While cash flow can come from bond interest or interest from other types of investments, income investors hone in on dividends. A dividend is that coveted distribution of a company's earnings paid out to shareholders, and investors often view it by its dividend yield, a metric that measures the dividend as a percent of the current stock price. Many academic studies show that dividends make up large portions of long-term returns, and in many cases, dividend contributions surpass one-third of total returns.

Franklin Resources in Focus

Headquartered in San Mateo, Franklin Resources (BEN - Free Report) is a Finance stock that has seen a price change of 21.69% so far this year. Currently paying a dividend of $0.28 per share, the company has a dividend yield of 3.68%. In comparison, the Financial - Investment Management industry's yield is 1.77%, while the S&P 500's yield is 1.3%.

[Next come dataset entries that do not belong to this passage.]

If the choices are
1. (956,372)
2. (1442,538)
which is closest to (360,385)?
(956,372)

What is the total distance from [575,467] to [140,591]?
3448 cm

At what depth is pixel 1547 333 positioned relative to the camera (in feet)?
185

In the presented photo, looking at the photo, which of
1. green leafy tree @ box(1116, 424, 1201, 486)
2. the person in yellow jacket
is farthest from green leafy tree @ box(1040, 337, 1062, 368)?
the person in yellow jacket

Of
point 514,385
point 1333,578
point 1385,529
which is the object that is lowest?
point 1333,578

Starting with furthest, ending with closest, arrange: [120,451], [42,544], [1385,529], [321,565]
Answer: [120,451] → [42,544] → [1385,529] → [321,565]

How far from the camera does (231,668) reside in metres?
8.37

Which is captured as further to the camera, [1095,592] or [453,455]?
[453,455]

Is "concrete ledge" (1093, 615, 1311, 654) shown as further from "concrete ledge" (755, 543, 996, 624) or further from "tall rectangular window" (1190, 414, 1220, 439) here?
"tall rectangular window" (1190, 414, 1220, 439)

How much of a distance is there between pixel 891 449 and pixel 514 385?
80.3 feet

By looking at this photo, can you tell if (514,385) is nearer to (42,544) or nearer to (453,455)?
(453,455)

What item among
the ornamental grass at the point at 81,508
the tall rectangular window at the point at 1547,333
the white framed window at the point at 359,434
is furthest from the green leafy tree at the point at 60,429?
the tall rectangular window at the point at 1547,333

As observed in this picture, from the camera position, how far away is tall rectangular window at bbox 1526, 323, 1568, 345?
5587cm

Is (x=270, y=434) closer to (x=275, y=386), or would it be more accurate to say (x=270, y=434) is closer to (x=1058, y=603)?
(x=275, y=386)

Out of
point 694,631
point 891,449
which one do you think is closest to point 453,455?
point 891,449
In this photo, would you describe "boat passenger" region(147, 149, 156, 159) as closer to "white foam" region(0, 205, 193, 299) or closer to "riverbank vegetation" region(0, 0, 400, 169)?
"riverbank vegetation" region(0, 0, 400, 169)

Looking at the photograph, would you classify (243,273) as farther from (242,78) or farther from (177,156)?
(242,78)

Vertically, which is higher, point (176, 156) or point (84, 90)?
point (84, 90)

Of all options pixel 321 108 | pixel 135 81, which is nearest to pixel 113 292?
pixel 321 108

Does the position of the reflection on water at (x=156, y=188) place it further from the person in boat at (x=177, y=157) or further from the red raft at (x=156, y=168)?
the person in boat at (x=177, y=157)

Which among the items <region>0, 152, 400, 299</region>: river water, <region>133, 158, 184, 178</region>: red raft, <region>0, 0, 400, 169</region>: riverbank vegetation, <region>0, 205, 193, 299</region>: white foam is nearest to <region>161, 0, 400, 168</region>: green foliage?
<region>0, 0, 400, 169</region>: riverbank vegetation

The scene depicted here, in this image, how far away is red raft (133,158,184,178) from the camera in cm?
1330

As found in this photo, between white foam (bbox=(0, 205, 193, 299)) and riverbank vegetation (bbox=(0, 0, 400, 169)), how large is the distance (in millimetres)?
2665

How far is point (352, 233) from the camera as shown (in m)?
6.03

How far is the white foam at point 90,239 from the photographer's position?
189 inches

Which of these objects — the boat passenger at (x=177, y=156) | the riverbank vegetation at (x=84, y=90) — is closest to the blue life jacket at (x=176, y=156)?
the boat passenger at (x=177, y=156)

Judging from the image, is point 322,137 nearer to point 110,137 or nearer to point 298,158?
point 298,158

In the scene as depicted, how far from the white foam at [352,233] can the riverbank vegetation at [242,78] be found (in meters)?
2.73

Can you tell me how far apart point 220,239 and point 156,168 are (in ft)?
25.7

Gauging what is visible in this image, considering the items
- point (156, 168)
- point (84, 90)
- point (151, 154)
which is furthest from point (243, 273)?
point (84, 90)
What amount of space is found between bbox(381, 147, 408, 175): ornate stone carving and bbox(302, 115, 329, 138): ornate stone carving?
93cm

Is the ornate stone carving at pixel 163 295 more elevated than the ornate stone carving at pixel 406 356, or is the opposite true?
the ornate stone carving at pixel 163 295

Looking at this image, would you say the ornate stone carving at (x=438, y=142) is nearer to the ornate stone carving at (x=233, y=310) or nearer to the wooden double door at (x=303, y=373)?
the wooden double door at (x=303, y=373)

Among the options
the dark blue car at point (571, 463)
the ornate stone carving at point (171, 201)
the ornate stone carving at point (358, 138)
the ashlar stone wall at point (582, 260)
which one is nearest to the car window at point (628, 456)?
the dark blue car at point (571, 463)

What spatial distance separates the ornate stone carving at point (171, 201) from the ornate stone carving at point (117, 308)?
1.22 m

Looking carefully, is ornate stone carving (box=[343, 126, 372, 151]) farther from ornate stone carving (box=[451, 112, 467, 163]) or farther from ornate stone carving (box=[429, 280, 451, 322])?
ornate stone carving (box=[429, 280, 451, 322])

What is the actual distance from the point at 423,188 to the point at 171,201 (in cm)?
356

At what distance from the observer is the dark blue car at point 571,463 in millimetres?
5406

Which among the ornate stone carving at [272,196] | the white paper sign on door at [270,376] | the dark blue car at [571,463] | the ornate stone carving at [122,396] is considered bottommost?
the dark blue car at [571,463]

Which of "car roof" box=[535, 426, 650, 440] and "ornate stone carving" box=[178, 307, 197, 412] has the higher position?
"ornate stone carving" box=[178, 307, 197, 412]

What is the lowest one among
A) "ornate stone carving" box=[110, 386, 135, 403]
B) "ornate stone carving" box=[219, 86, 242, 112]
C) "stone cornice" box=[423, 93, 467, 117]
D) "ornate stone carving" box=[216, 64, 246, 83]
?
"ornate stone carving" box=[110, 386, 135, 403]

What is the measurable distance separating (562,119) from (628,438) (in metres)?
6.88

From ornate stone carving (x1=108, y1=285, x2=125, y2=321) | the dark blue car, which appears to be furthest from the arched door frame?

Taking a look at the company's dividend growth, its current annualized dividend of $1.12 is up 3.7% from last year. In the past five-year period, Franklin Resources has increased its dividend 5 times on a year-over-year basis for an average annual increase of 10.19%. Looking ahead, future dividend growth will be dependent on earnings growth and payout ratio, which is the proportion of a company's annual earnings per share that it pays out as a dividend. Franklin Resources's current payout ratio is 42%. This means it paid out 42% of its trailing 12-month EPS as dividend.

Earnings growth looks solid for BEN for this fiscal year. The Zacks Consensus Estimate for 2021 is $3.04 per share, which represents a year-over-year growth rate of 16.48%.

Bottom Line

Investors like dividends for a variety of different reasons, from tax advantages and decreasing overall portfolio risk to considerably improving stock investing profits. But, not every company offers a quarterly payout.

Big, established firms that have more secure profits are often seen as the best dividend options, but it's fairly uncommon to see high-growth businesses or tech start-ups offer their stockholders a dividend. During periods of rising interest rates, income investors must be mindful that high-yielding stocks tend to struggle. That said, they can take comfort from the fact that BEN is not only an attractive dividend play, but is also a compelling investment opportunity with a Zacks Rank of #2 (Buy).